# EDA - Fraud Data (E-commerce Transactions)
This notebook explores the e-commerce transaction dataset to identify patterns related to fraudulent activities.

In [None]:
import pandas as pd
import numpy as np
import matplotlib.pyplot as plt
import seaborn as sns

sns.set(style="whitegrid")
df = pd.read_csv('../data/raw/Fraud_Data.csv')

# 1. Data Integrity Check
print("### Data Info ###")
print(df.info())

print("\n### Missing Values ###")
print(df.isnull().sum())

print("\n### Duplicate Rows ###")
print(df.duplicated().sum())

**Interpretation (Data Cleaning):** The dataset is clean with no missing values or duplicates in the raw file. This ensures that the primary challenge will be feature engineering and handling class imbalance rather than data imputation.

## 2. Class Imbalance Visualization
Understanding the distribution of fraud vs legitimate transactions.

In [None]:
plt.figure(figsize=(8, 5))
ax = sns.countplot(x='class', data=df, palette='viridis')
plt.title('Distribution of Fraudulent vs Legitimate Transactions')
plt.xlabel('Class (0: Legitimate, 1: Fraud)')
plt.ylabel('Count')

counts = df['class'].value_counts()
percentages = df['class'].value_counts(normalize=True) * 100
for i, p in enumerate(ax.patches):
    ax.annotate(f'{counts[i]} ({percentages[i]:.2f}%)', (p.get_x() + p.get_width() / 2., p.get_height()), 
                ha = 'center', va = 'center', xytext = (0, 10), textcoords = 'offset points')
plt.show()

**Modeling Implication:** At ~9.4% fraud, the imbalance is significant but not extreme. We will use Stratified Splitting to ensure both sets reflect this ratio, and SMOTE to balance the training set. Precision-Recall curves will be more informative than ROC-AUC.

## 3. Univariate Analysis
Distributions of numerical features.

In [None]:
fig, axes = plt.subplots(1, 2, figsize=(15, 5))

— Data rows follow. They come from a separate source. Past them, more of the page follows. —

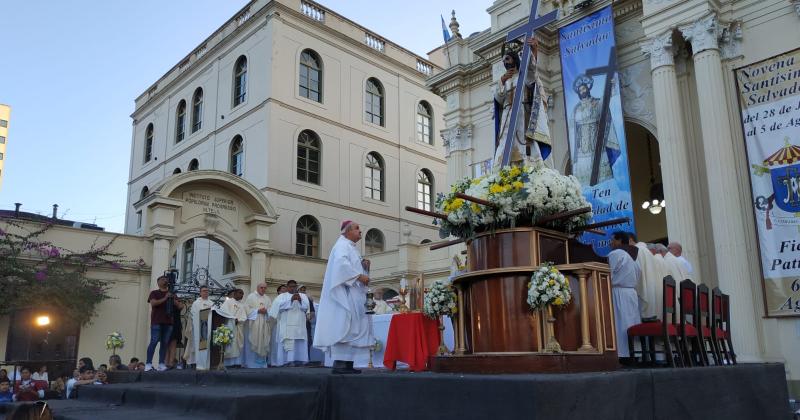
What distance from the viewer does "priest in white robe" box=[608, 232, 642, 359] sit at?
7.75 m

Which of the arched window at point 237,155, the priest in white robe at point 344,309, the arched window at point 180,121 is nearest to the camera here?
the priest in white robe at point 344,309

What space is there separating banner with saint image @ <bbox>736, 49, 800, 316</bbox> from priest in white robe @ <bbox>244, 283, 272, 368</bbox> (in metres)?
9.88

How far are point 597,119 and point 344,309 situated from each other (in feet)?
32.0

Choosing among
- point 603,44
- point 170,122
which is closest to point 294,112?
point 170,122

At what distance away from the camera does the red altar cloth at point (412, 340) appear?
7.71 m

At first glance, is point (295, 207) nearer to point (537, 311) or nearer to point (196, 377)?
point (196, 377)

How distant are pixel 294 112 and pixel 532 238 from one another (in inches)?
827

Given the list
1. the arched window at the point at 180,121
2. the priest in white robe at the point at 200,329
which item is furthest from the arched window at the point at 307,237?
the priest in white robe at the point at 200,329

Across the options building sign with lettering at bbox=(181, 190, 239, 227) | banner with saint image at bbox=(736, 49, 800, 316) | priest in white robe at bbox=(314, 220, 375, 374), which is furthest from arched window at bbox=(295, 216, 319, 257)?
priest in white robe at bbox=(314, 220, 375, 374)

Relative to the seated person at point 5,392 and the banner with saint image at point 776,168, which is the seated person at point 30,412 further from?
the banner with saint image at point 776,168

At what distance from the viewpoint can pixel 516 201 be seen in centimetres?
594

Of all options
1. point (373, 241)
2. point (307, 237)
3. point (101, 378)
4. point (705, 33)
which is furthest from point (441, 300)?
point (373, 241)

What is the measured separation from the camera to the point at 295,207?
25078mm

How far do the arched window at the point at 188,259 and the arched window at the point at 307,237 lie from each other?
581 centimetres
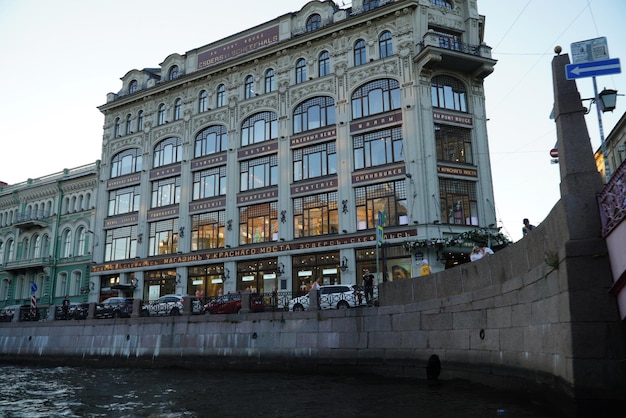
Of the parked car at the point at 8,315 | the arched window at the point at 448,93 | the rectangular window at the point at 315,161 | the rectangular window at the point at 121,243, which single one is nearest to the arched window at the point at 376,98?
the arched window at the point at 448,93

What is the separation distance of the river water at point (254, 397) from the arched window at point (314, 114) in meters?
19.0

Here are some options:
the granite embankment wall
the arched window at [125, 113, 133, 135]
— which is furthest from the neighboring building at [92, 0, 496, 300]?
the granite embankment wall

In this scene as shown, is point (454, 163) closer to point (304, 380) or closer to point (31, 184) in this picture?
point (304, 380)

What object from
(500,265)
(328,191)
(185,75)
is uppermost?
(185,75)

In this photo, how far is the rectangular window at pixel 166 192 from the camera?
134 feet

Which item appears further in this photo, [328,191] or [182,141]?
[182,141]

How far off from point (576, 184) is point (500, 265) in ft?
12.4

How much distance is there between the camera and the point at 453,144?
3228 cm

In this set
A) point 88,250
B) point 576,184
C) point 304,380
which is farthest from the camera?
point 88,250

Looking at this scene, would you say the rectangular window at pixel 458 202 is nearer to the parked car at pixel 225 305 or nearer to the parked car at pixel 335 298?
the parked car at pixel 335 298

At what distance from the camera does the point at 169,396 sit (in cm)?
1599

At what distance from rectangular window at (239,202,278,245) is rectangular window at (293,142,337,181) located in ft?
9.72

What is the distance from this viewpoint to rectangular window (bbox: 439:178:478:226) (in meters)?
30.9

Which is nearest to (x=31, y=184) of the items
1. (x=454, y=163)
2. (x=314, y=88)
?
(x=314, y=88)
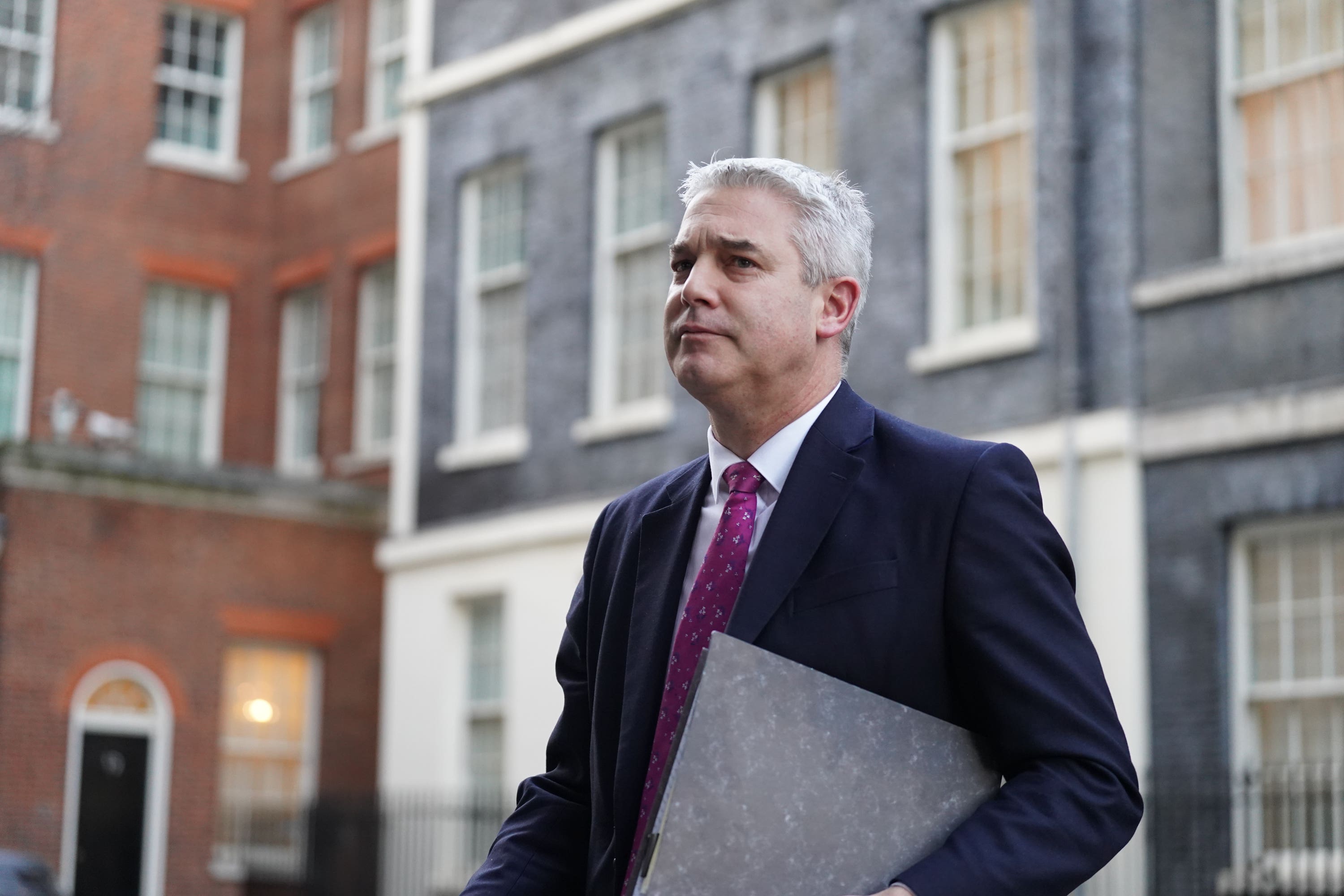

sns.histplot(df['purchase_value'], bins=50, kde=True, ax=axes[0], color='blue')
axes[0].set_title('Purchase Value Distribution')

sns.histplot(df['age'], bins=30, kde=True, ax=axes[1], color='green')
axes[1].set_title('User Age Distribution')

plt.show()

**Interpretation:** Purchase values are right-skewed, while age is more normally distributed. Most users are in their late 20s or 30s.

## 4. Bivariate Analysis
Relationships between features and fraud.

In [None]:
plt.figure(figsize=(10, 6))
sns.boxplot(x='class', y='purchase_value', data=df, palette='Set2')
plt.title('Purchase Value vs Fraud Status')
plt.show()

plt.figure(figsize=(12, 6))
sns.countplot(x='source', hue='class', data=df)
plt.title('Fraud counts by Traffic Source')
plt.show()

**Interpretation:** Fraudulent transactions don't show a significantly higher purchase value on average, but they are distributed across all traffic sources, suggesting that fraud is not restricted to a single acquisition channel.